--- Available records ---
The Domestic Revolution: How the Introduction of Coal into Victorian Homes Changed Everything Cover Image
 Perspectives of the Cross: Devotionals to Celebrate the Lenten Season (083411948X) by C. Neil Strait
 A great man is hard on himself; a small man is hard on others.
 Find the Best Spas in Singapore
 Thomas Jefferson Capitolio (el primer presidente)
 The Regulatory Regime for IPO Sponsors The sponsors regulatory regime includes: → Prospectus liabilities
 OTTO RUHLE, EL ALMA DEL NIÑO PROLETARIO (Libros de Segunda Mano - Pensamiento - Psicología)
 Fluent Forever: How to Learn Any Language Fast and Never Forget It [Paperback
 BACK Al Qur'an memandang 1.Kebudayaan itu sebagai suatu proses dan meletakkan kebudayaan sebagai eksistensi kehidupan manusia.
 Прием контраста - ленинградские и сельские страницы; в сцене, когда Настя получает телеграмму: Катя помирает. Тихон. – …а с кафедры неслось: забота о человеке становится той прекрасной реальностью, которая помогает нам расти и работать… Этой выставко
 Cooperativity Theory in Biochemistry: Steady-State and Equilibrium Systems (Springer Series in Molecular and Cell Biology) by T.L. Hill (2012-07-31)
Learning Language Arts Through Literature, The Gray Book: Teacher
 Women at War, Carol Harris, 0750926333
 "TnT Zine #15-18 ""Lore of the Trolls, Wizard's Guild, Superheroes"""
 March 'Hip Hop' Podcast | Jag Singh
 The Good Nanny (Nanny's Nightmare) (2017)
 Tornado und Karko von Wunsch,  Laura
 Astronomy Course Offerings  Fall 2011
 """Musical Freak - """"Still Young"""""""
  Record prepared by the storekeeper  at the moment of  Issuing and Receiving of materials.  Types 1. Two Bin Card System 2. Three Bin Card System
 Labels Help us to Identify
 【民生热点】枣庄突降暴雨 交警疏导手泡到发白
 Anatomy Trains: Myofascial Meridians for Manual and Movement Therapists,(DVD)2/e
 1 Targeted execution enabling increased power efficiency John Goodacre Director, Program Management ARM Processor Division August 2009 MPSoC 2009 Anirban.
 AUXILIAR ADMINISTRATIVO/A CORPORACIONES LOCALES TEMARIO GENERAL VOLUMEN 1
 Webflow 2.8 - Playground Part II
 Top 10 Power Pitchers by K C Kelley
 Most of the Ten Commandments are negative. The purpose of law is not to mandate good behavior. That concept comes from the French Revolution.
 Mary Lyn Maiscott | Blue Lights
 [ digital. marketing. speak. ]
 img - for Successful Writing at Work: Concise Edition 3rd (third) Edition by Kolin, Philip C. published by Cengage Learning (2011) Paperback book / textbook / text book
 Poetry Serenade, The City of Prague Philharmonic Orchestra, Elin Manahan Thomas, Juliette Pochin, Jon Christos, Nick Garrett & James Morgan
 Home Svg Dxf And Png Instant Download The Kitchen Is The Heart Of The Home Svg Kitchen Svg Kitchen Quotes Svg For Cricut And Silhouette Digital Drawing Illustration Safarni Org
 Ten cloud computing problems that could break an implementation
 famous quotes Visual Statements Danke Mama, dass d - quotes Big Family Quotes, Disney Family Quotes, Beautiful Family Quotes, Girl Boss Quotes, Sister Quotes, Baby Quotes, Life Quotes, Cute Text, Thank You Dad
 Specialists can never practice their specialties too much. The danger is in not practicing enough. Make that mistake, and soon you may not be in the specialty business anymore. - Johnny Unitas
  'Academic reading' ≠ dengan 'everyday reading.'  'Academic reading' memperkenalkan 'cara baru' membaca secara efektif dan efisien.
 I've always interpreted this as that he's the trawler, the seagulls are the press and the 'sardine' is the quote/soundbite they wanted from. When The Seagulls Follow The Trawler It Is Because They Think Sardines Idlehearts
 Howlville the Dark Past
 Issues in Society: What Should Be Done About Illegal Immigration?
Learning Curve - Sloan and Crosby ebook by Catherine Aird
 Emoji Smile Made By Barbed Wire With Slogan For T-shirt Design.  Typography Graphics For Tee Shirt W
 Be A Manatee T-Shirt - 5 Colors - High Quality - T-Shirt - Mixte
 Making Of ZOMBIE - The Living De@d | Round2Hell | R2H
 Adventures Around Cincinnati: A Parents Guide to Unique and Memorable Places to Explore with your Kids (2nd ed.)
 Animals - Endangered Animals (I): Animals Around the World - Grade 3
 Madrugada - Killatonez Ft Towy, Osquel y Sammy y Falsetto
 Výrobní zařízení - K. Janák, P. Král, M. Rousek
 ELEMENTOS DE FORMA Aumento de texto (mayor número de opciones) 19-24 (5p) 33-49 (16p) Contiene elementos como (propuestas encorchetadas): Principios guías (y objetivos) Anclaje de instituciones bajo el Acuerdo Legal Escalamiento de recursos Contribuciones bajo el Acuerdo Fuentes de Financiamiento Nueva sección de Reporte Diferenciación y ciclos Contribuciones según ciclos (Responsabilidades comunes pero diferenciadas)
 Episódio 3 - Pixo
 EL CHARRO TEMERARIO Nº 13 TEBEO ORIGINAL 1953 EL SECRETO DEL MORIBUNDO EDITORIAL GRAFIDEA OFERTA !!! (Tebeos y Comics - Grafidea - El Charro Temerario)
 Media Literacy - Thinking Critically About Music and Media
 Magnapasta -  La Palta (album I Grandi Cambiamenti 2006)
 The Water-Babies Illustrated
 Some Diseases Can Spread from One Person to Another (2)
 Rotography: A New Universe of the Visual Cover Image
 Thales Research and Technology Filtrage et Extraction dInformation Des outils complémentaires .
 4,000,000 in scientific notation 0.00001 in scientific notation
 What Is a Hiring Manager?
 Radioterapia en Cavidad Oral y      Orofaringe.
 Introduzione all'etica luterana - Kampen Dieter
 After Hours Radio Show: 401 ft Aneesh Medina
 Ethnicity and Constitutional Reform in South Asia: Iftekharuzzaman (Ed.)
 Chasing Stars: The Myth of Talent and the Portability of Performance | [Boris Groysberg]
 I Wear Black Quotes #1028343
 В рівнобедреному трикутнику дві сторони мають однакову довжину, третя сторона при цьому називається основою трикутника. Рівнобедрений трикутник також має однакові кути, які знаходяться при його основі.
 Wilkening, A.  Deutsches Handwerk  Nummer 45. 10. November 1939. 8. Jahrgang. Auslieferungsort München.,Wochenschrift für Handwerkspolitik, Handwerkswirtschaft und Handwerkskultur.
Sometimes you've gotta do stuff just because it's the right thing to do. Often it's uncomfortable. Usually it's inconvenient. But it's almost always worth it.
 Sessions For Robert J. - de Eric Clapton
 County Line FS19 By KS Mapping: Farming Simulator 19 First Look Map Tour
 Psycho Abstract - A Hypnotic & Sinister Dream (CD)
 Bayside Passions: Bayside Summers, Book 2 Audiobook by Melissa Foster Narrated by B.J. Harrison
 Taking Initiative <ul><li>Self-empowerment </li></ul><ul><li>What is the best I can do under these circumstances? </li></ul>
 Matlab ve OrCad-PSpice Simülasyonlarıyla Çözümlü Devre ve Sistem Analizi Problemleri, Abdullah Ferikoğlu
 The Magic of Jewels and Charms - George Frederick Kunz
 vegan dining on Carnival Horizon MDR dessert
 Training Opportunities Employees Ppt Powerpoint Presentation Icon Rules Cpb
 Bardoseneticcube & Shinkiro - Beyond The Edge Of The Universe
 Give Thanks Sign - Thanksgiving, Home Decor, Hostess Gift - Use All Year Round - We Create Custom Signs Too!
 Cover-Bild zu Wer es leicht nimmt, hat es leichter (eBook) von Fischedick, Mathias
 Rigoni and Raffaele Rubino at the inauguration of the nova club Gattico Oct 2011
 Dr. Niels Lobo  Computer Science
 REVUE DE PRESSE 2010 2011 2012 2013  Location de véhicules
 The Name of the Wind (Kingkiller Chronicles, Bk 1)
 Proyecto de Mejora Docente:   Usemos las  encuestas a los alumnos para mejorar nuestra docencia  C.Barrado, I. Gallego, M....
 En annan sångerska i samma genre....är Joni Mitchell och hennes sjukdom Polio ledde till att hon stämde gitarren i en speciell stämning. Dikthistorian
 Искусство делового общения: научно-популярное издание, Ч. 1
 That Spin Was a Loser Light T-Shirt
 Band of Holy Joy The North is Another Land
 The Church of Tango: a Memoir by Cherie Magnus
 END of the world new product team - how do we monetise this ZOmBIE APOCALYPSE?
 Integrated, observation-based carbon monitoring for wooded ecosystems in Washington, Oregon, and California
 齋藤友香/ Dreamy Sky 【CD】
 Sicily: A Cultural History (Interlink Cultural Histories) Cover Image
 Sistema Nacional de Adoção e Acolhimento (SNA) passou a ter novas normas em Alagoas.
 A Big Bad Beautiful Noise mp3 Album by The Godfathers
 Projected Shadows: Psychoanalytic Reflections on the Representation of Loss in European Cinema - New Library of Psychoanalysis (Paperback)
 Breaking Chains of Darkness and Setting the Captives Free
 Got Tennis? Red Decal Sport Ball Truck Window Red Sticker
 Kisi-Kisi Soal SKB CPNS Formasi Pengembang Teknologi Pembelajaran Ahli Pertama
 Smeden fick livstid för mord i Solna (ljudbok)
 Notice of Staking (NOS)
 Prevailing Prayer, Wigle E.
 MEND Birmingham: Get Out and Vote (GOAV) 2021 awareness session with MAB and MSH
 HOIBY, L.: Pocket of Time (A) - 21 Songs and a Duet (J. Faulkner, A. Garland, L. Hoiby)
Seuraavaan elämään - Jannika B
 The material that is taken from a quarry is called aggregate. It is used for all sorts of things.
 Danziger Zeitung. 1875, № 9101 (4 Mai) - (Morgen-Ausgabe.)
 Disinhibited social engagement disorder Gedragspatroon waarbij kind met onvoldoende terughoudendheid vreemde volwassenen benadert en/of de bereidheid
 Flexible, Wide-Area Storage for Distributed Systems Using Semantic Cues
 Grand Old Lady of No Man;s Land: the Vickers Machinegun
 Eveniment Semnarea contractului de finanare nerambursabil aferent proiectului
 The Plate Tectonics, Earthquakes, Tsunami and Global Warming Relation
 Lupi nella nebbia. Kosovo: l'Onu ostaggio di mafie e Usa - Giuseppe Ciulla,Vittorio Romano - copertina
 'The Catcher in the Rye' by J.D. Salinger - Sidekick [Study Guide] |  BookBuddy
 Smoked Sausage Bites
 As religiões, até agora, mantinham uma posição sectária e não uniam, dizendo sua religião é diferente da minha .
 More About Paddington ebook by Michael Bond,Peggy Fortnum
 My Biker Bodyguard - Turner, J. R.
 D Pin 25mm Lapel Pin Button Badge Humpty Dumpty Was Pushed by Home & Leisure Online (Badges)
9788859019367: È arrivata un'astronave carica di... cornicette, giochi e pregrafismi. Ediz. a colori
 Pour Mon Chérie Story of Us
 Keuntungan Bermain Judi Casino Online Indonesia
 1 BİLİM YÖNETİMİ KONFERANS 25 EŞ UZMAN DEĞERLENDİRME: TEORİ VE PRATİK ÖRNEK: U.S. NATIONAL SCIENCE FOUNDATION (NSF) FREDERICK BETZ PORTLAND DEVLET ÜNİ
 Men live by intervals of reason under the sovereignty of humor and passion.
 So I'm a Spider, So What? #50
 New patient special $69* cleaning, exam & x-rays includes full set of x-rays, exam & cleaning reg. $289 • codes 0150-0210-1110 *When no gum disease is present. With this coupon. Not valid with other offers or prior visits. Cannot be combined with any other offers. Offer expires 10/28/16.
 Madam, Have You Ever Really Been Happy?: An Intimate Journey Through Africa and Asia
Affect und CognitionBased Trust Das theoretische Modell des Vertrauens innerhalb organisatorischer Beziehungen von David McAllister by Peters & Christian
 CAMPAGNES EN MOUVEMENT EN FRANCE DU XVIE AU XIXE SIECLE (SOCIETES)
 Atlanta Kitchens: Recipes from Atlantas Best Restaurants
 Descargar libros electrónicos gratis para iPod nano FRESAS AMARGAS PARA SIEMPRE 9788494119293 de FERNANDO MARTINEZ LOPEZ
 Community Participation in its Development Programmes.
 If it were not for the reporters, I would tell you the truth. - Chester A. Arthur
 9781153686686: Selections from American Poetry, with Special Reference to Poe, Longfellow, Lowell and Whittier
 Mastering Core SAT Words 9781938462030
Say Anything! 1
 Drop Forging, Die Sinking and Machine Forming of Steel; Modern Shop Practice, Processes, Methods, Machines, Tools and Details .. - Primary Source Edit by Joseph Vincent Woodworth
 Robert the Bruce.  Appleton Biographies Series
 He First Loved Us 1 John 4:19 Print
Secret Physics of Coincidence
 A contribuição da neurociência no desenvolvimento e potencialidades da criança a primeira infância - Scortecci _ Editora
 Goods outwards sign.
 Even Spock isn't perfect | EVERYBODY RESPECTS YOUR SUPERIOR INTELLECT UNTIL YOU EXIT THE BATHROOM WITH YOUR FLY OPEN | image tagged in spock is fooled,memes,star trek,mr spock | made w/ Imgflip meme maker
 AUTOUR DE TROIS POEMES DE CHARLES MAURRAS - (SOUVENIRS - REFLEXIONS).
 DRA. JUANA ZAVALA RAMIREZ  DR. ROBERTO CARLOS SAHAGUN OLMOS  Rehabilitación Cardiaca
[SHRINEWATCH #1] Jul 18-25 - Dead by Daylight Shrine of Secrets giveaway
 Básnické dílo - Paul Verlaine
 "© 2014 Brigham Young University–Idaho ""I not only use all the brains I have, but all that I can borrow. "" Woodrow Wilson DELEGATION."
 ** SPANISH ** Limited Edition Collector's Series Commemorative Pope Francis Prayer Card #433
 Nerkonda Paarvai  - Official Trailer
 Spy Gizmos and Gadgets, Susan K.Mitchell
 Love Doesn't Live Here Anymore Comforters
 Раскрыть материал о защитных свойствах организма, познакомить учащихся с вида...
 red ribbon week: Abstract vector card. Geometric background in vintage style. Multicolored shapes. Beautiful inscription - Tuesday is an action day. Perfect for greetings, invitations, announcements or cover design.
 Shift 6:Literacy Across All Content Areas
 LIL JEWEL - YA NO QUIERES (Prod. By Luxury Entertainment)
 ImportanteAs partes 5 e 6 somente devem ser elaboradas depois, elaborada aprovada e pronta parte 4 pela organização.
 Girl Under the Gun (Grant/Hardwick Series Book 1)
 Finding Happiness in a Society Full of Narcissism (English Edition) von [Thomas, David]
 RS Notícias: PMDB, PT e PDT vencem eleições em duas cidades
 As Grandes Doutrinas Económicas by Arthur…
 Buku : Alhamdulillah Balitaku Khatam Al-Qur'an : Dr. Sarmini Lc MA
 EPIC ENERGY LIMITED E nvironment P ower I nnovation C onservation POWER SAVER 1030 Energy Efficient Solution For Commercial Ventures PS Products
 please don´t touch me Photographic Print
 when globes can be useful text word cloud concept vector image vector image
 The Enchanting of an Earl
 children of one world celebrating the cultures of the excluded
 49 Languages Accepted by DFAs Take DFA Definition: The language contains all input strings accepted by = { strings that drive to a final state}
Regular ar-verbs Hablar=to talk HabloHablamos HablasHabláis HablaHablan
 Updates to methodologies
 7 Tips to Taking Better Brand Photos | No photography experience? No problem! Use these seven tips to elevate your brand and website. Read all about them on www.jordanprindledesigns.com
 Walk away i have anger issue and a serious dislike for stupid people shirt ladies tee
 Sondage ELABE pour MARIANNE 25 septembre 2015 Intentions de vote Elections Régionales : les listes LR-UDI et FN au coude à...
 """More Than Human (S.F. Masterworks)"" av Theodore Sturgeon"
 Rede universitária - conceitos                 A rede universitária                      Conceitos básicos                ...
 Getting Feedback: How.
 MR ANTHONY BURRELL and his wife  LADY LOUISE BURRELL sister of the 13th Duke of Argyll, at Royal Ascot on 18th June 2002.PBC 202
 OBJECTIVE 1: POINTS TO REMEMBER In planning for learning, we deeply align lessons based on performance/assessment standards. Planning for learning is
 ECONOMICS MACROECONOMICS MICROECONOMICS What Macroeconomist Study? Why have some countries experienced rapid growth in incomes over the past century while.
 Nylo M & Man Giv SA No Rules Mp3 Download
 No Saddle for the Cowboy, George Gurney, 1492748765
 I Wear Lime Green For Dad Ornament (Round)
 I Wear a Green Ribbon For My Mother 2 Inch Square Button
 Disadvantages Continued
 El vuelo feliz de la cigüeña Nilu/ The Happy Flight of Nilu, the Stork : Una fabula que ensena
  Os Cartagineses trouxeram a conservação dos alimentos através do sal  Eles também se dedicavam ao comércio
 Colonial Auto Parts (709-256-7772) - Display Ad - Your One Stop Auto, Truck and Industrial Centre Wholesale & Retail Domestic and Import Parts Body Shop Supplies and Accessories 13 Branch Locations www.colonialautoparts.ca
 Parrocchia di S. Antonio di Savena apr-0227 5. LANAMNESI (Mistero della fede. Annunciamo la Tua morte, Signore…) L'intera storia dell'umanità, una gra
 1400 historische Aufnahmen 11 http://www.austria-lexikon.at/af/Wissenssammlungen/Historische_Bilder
---
▶ [Instructions for the task]:
All lines in the preceding records that hold the word "What" need to be copied.

▶ [Exercise output]:
 Issues in Society: What Should Be Done About Illegal Immigration?
 What Is a Hiring Manager?
 Taking Initiative <ul><li>Self-empowerment </li></ul><ul><li>What is the best I can do under these circumstances? </li></ul>
 So I'm a Spider, So What? #50
 ECONOMICS MACROECONOMICS MICROECONOMICS What Macroeconomist Study? Why have some countries experienced rapid growth in incomes over the past century while.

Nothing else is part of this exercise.